If you are like me, then you’ve most likely developed several redefined thought patterns this period and might have dug out a few fresh perspectives about life—including new views of the things and people around you. You’ve probably discovered some of your hidden strengths, too (and a few weaknesses you never knew existed).
According to Ralph Waldo Emerson, “The mind, once stretched by a new idea, never returns to its original dimensions.” So, by paying attention to the profound lessons flying around us, it’s certain that we won’t remain the same after the pandemic passes—but will become much better.
Outlined below are three lessons I’ve learned so far during the nationwide lockdown (and I’m sure you might have learned, too).
1. Memories are a gold gem, and you need lots of them
Being in quarantine or self-isolation is nothing close to a funfair. One study involving 219 people quarantined during the SARS epidemic found that 28.9% and 31.2% of these respondents exhibited symptoms of depression (and even PTSD, for persons who stayed longer in quarantine). So, in this period when social distancing and isolation have gradually become our default lifestyle, one thing (amidst several others) is sure to keep us through the tough times: lovely memories.
I received a phone call one evening from a friend. Although we often hung out, the lockdown has kept us away for several weeks. While I expected her to share her stay-at-home experiences so far, she rather shared memories of some fantastic moments we had together.
For about half an hour, she talked about our routine walks, our lengthy evening conversations, our seldom arguments, and the endless inconveniences she had caused me over the past year. Although she initially had a bad day, she explained how bringing back some good memories prompted a positive mood-shift—making her super-productive afterward. According to her, the good memories kept her going.
2. Your friends value you but might not tell you to the face
We all have friends with whom we share the bulk of our time. But unfortunately, it’s only a few of these friends that appreciate our companionship and acknowledge the diverse roles we play in their lives. Others act like we mean little to them. Now, this leaves us to wonder: do most of these friends care about us? They do!

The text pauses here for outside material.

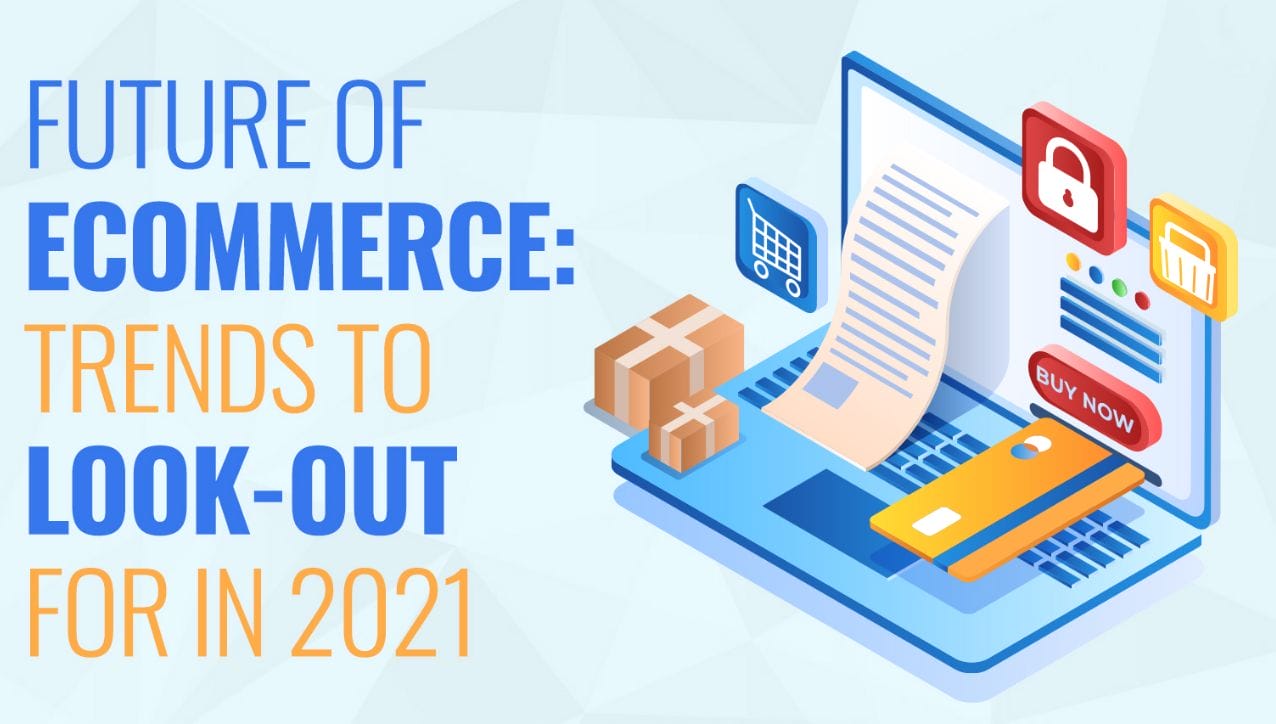 future of eCommerce to look out for in 2021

Social distancing has left me with a new view about relationships—one of which is the realization that most of our friends value us even as much as we value them. Have you noticed the recent spike in video call requests, chats via instant messaging, and “just checking up” emails? Well, this is a sign that lots of people (including our friends) care hugely about us. Maybe it only took the pandemic to have them admit it.
3. You don’t need extra time, but a healthy obsession
Having insufficient time has long been our default excuse when we are unable to complete (or even begin) specific tasks. We always believe that if only we could get some extra time, then we would handle more tasks (and probably tick all checkboxes on our daily to-do list). Well, it turns out that we’ve only been deceiving ourselves all along.

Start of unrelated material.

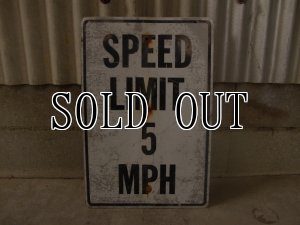 画像1: speed limit 5 mph /ロードサイン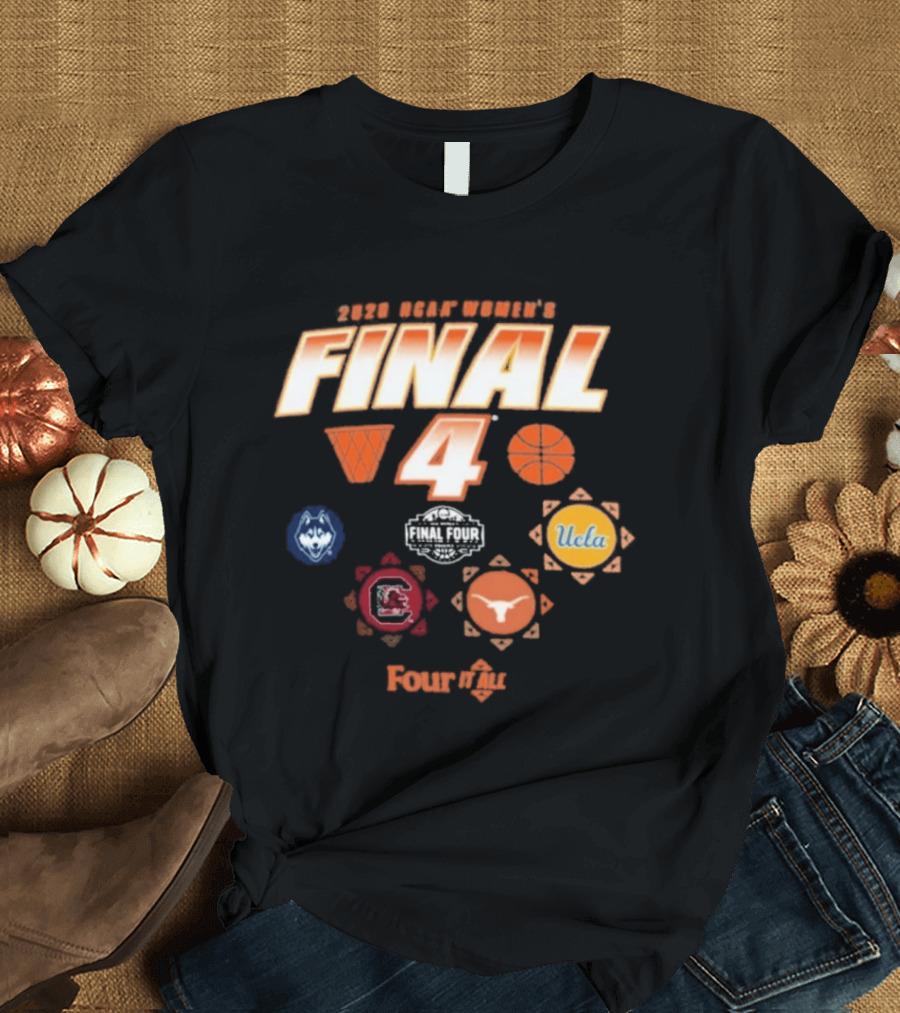 2026 NCAA Women's Final Four UConn UCLA South Carolina Texas T-Shirt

The pandemic has left most of us with a lot of spare time. But if my guess is right, you’ve probably made no sizable progress with self-improvement lately. This proves that our inability to do some extra beneficial tasks (like learning a new language, writing a book, learning to code, etc.) isn’t ultimately because of our rigid schedule. We only probably have little or no obsession with these activities. The truth is, if we have a burning passion for something, then we will devote our time to it—regardless of whether the time is abundant.
Wrapping things up
There’s no doubt that the “new normal” isn’t favoring our mental health. But while we endure the discomfort and pray that things get better quickly, we can always seize this period to learn a few life lessons. This conscious practice is essential because one thing is sure: the trying times will pass quickly, and a new chapter will unfold where we must apply all the lessons we gathered—during the long break. So seize the moment.